• _RECORD EXCERPTS_
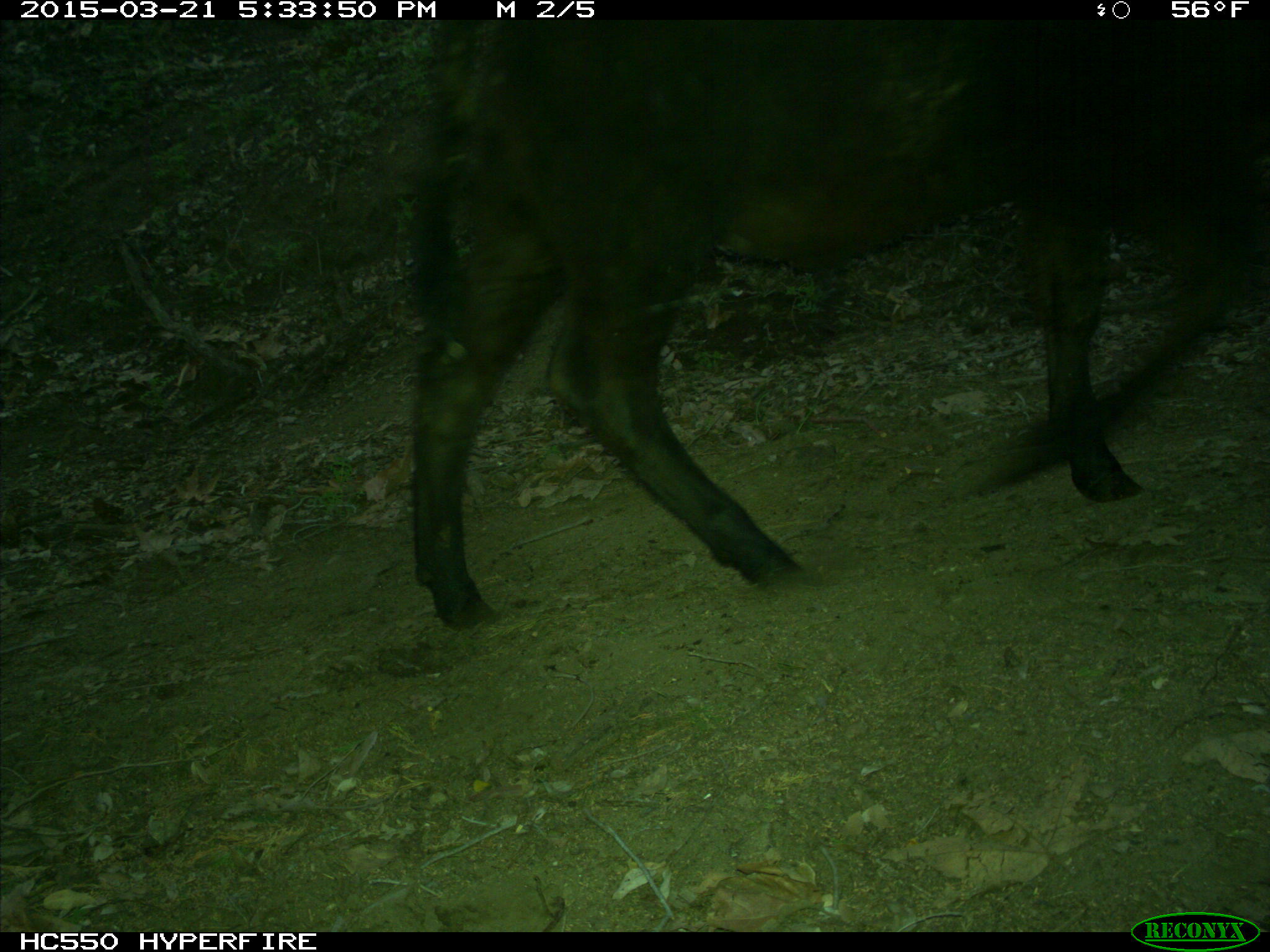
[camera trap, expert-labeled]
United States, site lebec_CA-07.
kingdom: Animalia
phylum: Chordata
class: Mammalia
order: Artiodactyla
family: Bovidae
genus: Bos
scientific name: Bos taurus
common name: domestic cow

* * *

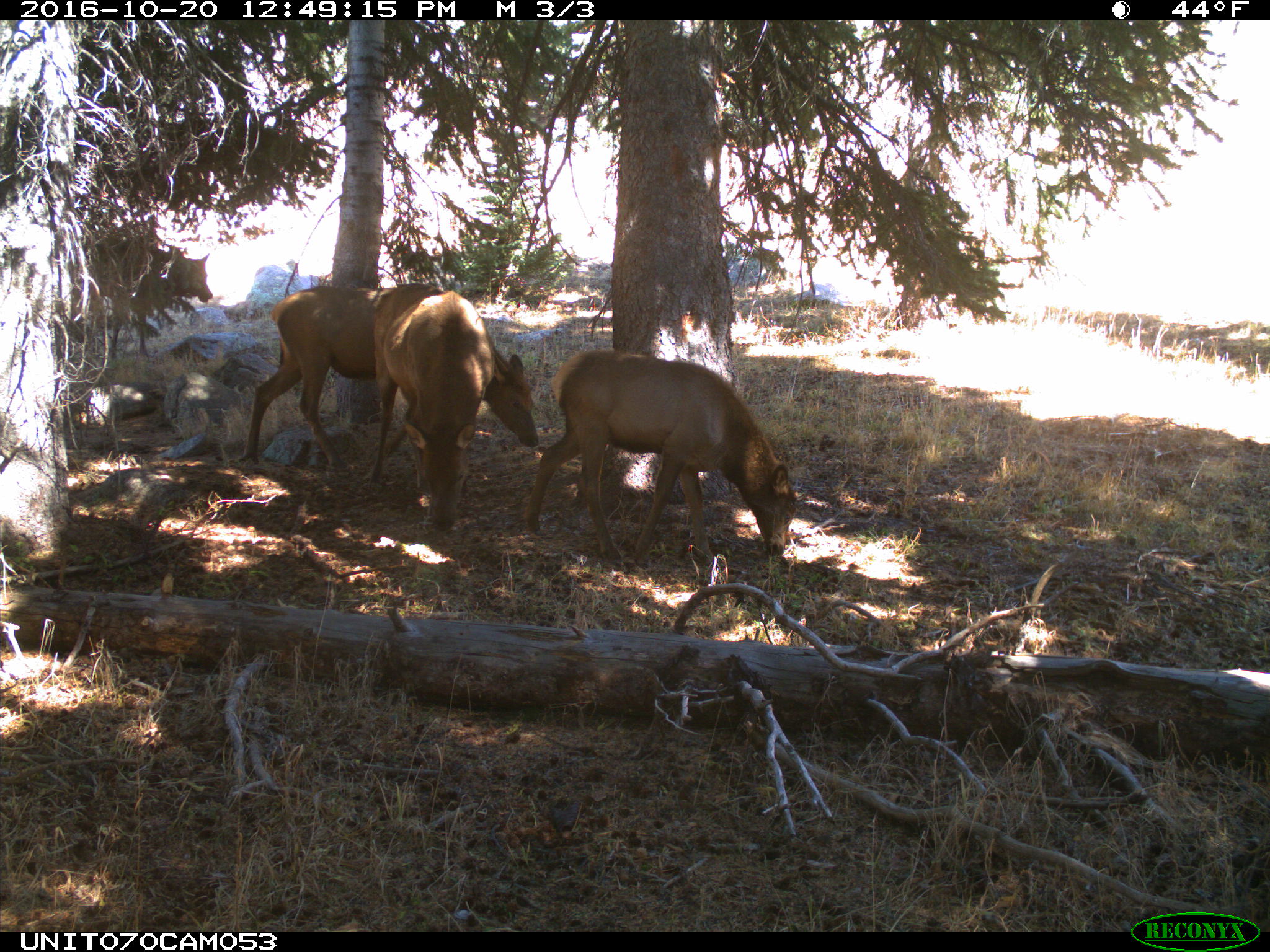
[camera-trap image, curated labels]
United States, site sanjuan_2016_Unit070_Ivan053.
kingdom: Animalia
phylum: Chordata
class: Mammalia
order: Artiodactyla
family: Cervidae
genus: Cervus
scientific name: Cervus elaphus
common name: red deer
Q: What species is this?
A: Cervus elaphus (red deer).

• _WHAT IS BEING ASKED_
From the records above, state how many lines contain the word "trap", and leave out everything else.

• _WRITTEN SOLUTION_
2